Data records
:::
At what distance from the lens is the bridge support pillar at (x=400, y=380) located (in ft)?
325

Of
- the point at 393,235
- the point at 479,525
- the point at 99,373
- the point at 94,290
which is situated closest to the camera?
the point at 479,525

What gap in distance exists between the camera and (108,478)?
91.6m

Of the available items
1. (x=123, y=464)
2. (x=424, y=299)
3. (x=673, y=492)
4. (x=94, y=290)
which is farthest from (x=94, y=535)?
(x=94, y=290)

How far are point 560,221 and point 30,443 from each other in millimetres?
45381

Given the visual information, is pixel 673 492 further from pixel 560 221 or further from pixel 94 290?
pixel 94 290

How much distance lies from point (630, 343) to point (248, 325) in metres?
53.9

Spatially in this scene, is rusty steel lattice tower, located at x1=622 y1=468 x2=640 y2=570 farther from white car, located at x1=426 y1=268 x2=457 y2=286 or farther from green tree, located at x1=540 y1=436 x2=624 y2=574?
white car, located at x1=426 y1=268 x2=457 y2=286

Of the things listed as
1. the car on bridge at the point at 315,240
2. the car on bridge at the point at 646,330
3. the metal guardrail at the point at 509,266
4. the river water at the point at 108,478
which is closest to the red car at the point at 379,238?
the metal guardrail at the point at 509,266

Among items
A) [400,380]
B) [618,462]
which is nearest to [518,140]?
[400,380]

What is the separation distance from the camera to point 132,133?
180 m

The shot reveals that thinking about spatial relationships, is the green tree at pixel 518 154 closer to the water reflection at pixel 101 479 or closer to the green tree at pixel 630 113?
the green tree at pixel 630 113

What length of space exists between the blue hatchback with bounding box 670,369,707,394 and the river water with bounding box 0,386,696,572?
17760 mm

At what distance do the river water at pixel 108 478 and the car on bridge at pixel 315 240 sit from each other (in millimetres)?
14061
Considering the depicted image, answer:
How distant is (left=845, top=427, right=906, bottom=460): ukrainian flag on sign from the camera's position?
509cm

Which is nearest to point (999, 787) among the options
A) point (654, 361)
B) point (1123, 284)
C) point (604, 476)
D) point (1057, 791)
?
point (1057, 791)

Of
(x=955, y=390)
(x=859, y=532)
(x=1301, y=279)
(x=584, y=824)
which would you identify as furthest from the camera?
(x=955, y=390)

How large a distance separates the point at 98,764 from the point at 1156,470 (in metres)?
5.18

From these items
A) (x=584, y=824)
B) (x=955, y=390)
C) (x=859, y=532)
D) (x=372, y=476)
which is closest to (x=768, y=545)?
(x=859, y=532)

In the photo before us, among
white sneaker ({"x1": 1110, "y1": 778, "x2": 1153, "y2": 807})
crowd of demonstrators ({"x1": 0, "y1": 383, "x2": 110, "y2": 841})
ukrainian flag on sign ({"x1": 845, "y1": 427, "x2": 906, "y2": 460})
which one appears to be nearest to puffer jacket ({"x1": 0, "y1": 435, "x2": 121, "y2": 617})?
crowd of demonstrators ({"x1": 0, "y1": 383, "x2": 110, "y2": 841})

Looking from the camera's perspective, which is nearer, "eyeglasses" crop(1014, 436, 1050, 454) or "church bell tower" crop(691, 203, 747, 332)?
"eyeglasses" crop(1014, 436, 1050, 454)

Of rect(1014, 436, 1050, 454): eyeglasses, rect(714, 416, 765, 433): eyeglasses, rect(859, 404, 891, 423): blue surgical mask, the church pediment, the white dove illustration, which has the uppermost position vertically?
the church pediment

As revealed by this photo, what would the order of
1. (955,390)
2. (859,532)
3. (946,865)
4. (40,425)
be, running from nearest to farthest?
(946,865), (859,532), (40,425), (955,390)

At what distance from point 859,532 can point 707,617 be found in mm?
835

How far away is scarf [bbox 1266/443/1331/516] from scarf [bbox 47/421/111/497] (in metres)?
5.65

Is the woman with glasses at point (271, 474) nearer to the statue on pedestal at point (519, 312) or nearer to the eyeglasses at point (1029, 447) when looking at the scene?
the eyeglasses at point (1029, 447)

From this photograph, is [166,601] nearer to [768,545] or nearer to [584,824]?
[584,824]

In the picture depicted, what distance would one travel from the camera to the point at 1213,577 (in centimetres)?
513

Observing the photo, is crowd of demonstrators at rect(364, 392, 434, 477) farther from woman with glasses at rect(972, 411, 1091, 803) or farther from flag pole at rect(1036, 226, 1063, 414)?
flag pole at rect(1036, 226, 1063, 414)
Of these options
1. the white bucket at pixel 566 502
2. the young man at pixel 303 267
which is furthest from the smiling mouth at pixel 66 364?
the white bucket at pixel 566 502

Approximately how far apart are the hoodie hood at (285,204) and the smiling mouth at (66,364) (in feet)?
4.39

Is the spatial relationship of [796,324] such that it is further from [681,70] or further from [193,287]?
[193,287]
:::
**Aim of the task**
Return what is listed above, exactly and completely.

**Correct result**
At what distance from the lens is the bridge support pillar at (x=400, y=380) located (in ft)?
325

Of
- the point at 393,235
- the point at 479,525
- the point at 99,373
- the point at 94,290
which is situated closest to the camera?
the point at 479,525

What gap in distance exists between the camera and (108,478)?
91.6m

Of the available items
1. (x=123, y=464)
2. (x=424, y=299)
3. (x=673, y=492)
4. (x=94, y=290)
which is farthest from (x=94, y=535)?
(x=94, y=290)

How far are point 560,221 and point 30,443 from each other in millimetres?
45381

Given the visual information, is pixel 673 492 further from pixel 560 221 or further from pixel 94 290?
pixel 94 290

How much distance lies from point (630, 343) to point (248, 325) in metres?
53.9

Spatially in this scene, is rusty steel lattice tower, located at x1=622 y1=468 x2=640 y2=570 farther from white car, located at x1=426 y1=268 x2=457 y2=286 or farther from green tree, located at x1=540 y1=436 x2=624 y2=574?
white car, located at x1=426 y1=268 x2=457 y2=286

Of the things listed as
1. the car on bridge at the point at 315,240
2. the car on bridge at the point at 646,330
3. the metal guardrail at the point at 509,266
4. the river water at the point at 108,478
which is closest to the red car at the point at 379,238?
the metal guardrail at the point at 509,266

Among items
A) [400,380]
B) [618,462]
which is nearest to [518,140]?
[400,380]

What is the separation distance from the camera to point 132,133?
180 m

The shot reveals that thinking about spatial relationships, is the green tree at pixel 518 154 closer to the water reflection at pixel 101 479 or closer to the green tree at pixel 630 113?
the green tree at pixel 630 113

What length of space exists between the blue hatchback with bounding box 670,369,707,394 and the river water with bounding box 0,386,696,572?
17760 mm

At what distance do the river water at pixel 108 478 and the car on bridge at pixel 315 240 sit from each other (in millimetres)?
14061
Considering the depicted image, answer:
How distant is (left=845, top=427, right=906, bottom=460): ukrainian flag on sign from the camera's position?
509cm

Which is nearest to point (999, 787) among the options
A) point (654, 361)
B) point (1123, 284)
C) point (604, 476)
D) point (1057, 791)
?
point (1057, 791)

Of
(x=955, y=390)
(x=859, y=532)
(x=1301, y=279)
(x=584, y=824)
which would you identify as furthest from the camera?
(x=955, y=390)

How large a distance separates the point at 98,764 from the point at 1156,470 (in metres)?
5.18

From these items
A) (x=584, y=824)
B) (x=955, y=390)
C) (x=859, y=532)
D) (x=372, y=476)
which is closest to (x=768, y=545)?
(x=859, y=532)

In the photo before us, among
white sneaker ({"x1": 1110, "y1": 778, "x2": 1153, "y2": 807})
crowd of demonstrators ({"x1": 0, "y1": 383, "x2": 110, "y2": 841})
ukrainian flag on sign ({"x1": 845, "y1": 427, "x2": 906, "y2": 460})
which one appears to be nearest to puffer jacket ({"x1": 0, "y1": 435, "x2": 121, "y2": 617})?
crowd of demonstrators ({"x1": 0, "y1": 383, "x2": 110, "y2": 841})

Looking from the camera's perspective, which is nearer, "eyeglasses" crop(1014, 436, 1050, 454) or "church bell tower" crop(691, 203, 747, 332)?
"eyeglasses" crop(1014, 436, 1050, 454)

Of rect(1014, 436, 1050, 454): eyeglasses, rect(714, 416, 765, 433): eyeglasses, rect(859, 404, 891, 423): blue surgical mask, the church pediment, the white dove illustration, which has the uppermost position vertically?
the church pediment

As revealed by this photo, what would the order of
1. (955,390)
2. (859,532)
3. (946,865)
4. (40,425)
be, running from nearest to farthest?
(946,865), (859,532), (40,425), (955,390)

At what distance from point 859,532 can point 707,617 be found in mm?
835

How far away is scarf [bbox 1266/443/1331/516] from scarf [bbox 47/421/111/497] (in metres)?
5.65

Is the woman with glasses at point (271, 474) nearer to the statue on pedestal at point (519, 312) or nearer to the eyeglasses at point (1029, 447) when looking at the scene?
the eyeglasses at point (1029, 447)

From this photograph, is [166,601] nearer to [768,545] or nearer to [584,824]?
[584,824]

In the picture depicted, what distance would one travel from the camera to the point at 1213,577 (in centimetres)?
513

Observing the photo, is crowd of demonstrators at rect(364, 392, 434, 477) farther from woman with glasses at rect(972, 411, 1091, 803) or farther from flag pole at rect(1036, 226, 1063, 414)?
flag pole at rect(1036, 226, 1063, 414)
Of these options
1. the white bucket at pixel 566 502
2. the young man at pixel 303 267
which is furthest from the smiling mouth at pixel 66 364?
the white bucket at pixel 566 502

Approximately how far apart are the hoodie hood at (285,204) and the smiling mouth at (66,364) (in feet)?
4.39

Is the spatial relationship of [796,324] such that it is further from [681,70] or further from [193,287]?
[193,287]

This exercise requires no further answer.